Export volumes declined and the current account surplus narrowed in the last quarter of 2025, mainly owing to the decline in the merchandise trade surplus. In January and February, exports went up, also benefiting from the boost to services generated by the Winter Olympics. The rise in imported energy prices will lead to a deterioration in Italy's energy balance.

Employment increases, but labour market participation decreases

Headcount employment increased and the unemployment rate declined further in the winter months. Labour market participation decreased, except for older workers. Wage growth in the non-farm private sector remained stable at low levels and higher than inflation.

Inflation remains moderate, but will increase in the short term

Inflation in Italy remained below the euro-area average in the first quarter of the year. The conflict in the Middle East led to a marked increase in fuel prices in the first weeks of March, but has not yet affected electricity and gas tariffs. The impact of higher energy prices on the consumer price index will become apparent in the coming months. In the baseline scenario of our projections, consumer price inflation is expected to rise to 2.6 per cent in 2026, before returning to below 2 per cent in the following two years. In the adverse scenario, inflation is projected to rise to 4.5 per cent this year, to 3.3 per cent in 2027 and to 2.2 per cent in 2028.

The rise in market rates following the start of the conflict could affect financing conditions

Lending rates for firms declined slightly between November and February, while those for mortgage loans edged up. Banks' credit standards remained stable and demand for loans increased. If the rise in market rates observed after the outbreak of the war were to persist, it could tighten financing conditions and curb demand for loans.

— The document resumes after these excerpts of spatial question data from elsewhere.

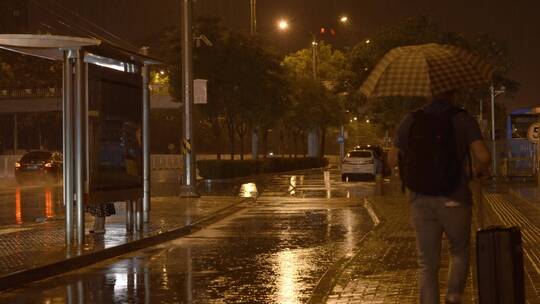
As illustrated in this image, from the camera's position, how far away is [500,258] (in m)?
6.98

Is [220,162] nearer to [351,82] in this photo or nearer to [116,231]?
[351,82]

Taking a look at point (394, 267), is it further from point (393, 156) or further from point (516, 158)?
point (516, 158)

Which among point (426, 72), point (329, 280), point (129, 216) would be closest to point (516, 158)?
point (129, 216)

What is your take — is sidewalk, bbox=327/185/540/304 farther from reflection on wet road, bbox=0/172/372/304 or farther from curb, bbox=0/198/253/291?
curb, bbox=0/198/253/291

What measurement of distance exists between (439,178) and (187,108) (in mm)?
21175

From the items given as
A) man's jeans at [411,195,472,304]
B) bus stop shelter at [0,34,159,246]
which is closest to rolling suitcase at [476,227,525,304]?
man's jeans at [411,195,472,304]

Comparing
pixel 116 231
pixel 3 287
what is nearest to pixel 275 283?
pixel 3 287

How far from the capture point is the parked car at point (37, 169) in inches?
1623

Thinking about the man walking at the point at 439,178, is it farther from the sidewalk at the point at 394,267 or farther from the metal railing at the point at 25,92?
the metal railing at the point at 25,92

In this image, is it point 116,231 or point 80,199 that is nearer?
point 80,199

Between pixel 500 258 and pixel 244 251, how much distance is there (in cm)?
794

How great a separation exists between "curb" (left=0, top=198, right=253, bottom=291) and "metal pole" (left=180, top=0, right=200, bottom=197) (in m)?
7.94

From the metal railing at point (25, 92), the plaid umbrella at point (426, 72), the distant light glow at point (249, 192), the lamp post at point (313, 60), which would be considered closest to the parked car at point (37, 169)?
the distant light glow at point (249, 192)

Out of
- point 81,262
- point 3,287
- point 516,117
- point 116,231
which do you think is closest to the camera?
point 3,287
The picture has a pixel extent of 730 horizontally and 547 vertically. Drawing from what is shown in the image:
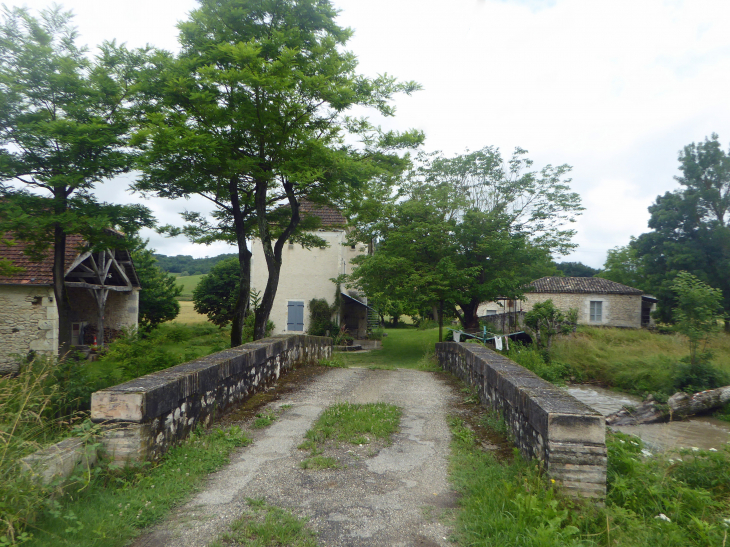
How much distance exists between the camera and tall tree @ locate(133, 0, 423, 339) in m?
8.68

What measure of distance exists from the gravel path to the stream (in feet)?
17.4

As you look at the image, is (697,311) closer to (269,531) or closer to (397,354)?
(397,354)

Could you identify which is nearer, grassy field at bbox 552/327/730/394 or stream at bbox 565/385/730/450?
stream at bbox 565/385/730/450

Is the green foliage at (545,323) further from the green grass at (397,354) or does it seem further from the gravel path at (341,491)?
the gravel path at (341,491)

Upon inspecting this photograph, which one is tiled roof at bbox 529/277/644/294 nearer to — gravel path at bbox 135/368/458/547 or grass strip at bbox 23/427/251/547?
gravel path at bbox 135/368/458/547

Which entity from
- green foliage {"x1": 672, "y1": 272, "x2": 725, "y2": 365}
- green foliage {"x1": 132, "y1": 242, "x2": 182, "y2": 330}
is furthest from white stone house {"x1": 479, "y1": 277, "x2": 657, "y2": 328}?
green foliage {"x1": 132, "y1": 242, "x2": 182, "y2": 330}

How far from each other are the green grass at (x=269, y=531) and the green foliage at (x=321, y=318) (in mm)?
20077

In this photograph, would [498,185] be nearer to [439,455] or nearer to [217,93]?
[217,93]

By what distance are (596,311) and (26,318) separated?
105 feet

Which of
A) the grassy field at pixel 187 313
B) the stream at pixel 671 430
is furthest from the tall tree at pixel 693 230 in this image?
the grassy field at pixel 187 313

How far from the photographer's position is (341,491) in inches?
148

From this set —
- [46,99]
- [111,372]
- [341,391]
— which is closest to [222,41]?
[46,99]

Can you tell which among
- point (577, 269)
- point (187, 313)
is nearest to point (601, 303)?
point (187, 313)

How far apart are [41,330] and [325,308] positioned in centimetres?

Net borrowing as a share of GDP falls, while the debt-to-GDP ratio rises

General government net borrowing as a share of GDP declined in 2025. The debt-to-GDP ratio increased, partly owing to the delayed effects of tax credits for building renovations and to the sizeable increase in the Treasury's liquid balance. The Government introduced some temporary measures in March and April in response to the rise in energy prices.